BRIEF DESCRIPTION OF THE DRAWINGS
The following detailed description makes reference to the accompanying drawings, which are now briefly described.
FIG. 1 illustrates the general framework of channel coding with side information (CCSI).
FIG. 2 illustrates one embodiment of a method MNE for the encoding of message information. The method MNE involves both trellis-coded quantization (TCQ) and irregular repeat accumulate (IRA) encoding.
FIG. 3 illustrates one embodiment of a system SNE for encoding message information that involves both trellis-coded quantization (TCQ) and irregular repeat accumulate (IRA) encoding.
FIG. 4 illustrates one embodiment of an iterative method MND for recovering message information from received signal information.
FIG. 5 illustrates one embodiment of a system SND for recovering message information from received signal information.

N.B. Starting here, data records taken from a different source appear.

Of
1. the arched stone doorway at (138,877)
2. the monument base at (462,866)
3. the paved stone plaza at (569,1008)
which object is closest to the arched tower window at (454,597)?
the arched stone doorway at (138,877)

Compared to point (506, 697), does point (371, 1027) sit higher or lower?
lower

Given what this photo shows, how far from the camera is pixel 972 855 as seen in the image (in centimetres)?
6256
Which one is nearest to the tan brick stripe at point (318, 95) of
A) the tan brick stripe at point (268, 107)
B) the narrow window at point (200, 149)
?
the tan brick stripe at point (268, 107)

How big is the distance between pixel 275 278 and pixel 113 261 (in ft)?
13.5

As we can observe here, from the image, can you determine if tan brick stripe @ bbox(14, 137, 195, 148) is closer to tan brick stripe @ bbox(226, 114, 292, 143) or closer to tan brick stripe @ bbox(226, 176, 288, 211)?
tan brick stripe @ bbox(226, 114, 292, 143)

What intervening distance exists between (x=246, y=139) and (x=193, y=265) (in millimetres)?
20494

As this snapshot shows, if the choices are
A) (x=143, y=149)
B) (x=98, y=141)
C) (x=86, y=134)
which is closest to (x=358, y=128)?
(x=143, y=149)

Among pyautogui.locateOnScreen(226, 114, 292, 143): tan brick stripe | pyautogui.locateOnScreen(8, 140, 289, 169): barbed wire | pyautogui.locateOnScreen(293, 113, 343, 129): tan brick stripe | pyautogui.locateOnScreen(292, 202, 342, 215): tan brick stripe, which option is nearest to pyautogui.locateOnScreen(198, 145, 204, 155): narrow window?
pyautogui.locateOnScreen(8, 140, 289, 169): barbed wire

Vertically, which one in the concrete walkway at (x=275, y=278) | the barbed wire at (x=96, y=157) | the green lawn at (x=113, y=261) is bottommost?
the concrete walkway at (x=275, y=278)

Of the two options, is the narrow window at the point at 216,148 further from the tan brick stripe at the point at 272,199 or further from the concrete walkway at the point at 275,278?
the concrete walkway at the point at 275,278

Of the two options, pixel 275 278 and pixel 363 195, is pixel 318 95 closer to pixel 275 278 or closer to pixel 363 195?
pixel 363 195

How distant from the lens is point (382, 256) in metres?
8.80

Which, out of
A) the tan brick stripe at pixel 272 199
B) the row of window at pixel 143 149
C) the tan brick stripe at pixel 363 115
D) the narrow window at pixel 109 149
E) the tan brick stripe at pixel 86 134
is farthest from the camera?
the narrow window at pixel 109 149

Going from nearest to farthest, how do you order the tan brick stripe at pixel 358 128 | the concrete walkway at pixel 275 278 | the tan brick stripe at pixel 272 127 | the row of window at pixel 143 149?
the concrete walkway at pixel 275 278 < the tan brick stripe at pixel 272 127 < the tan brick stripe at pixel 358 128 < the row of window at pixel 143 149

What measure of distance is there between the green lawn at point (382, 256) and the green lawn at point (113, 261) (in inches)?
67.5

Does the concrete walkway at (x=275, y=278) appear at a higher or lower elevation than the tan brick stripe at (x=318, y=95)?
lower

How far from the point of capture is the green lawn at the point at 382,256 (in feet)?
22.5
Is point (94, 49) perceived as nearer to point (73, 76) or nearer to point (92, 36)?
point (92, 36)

FIG. 6 illustrates one embodiment of a method MSE for encoding message information that involves both a systematic portion and a parity portion.

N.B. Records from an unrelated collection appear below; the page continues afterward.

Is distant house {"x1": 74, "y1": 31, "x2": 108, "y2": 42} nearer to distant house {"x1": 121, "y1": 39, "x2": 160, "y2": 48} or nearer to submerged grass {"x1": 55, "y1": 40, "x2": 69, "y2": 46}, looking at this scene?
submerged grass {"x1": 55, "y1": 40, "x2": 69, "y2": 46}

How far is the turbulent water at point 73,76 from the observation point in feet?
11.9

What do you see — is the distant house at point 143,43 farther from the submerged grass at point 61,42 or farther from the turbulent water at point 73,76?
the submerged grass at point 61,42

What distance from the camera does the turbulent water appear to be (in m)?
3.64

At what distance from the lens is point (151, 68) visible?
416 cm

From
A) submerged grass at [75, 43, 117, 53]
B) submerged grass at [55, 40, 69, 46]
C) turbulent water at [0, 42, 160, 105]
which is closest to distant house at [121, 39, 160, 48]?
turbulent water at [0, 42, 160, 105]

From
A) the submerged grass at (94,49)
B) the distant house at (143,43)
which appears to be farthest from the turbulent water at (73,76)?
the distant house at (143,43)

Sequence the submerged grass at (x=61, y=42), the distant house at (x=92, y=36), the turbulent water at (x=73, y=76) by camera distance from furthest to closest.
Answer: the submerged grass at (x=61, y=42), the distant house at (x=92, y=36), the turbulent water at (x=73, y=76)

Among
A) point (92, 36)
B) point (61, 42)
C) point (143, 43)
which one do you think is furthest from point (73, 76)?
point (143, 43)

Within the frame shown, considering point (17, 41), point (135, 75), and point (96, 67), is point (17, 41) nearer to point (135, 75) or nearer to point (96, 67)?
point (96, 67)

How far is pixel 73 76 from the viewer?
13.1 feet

FIG. 7 illustrates one embodiment of a system SSE for encoding message information that involves both a systematic portion and a parity portion.
FIG. 8 illustrates one embodiment of a method MSD for recovering message information from received signal information that involves both a systematic portion and a parity portion.
FIG. 9 illustrates one embodiment of a system SSD for recovering message information from received signal information that involves both a systematic portion and a parity portion.
FIG. 10 is a table illustrating the modulo loss SNRM for TCQ of different numbers of states and the predicted total performance loss ΔSNR in embodiments of our dirty-paper code designs, assuming the packing loss SNRP from IRA codes is 0.34 dB and a target rate of C*=0.25b/s.
FIG. 11 is block diagram of one embodiment of a dirty-paper encoder based on TCQ and the non-systematic IRA code.
FIG. 12 is a block diagram of one embodiment of a decoder with TCQ and the non-systematic IRA code.
FIG. 13 illustrates VND (variable node decode) EXIT charts with different variable node degrees and with 256-state TCQ.
FIG. 14 illustrates EXIT charts of the non-systematic IRA code at SNR=−2.844 dB with K=60,000 and N=240,000 and with 256-state TCQ.
FIG. 15 illustrates EXIT charts of the non-systematic IRA code at SNR=−2.993 dB with K=22,500 and N=90,000 bits and with 1024-state TCQ.
FIG. 16 is a block diagram of one embodiment of a dirty-paper encoder based on TCQ and the systematic IRA code.
FIG. 17 is a block diagram of one embodiment of a decoder with TCQ and the systematic IRA code.
FIG. 18 illustrates EXIT charts of the systematic IRA code at SNR=−2.844 dB with K=60,000 and N=180,000. Both TCQ1 and TCQ2 have 256 states.
FIG. 19 illustrates EXIT charts of the systematic IRA code at SNR=−2.945 dB with K=30,000 and N=90,000 bits. TCQ1 has 512 states and TCQ2 has 1024 states.
FIG. 20 is a PDF of quantization error X with the 256-state TCQ in embodiments of our dirty-paper code designs, together with a Gaussian PDF.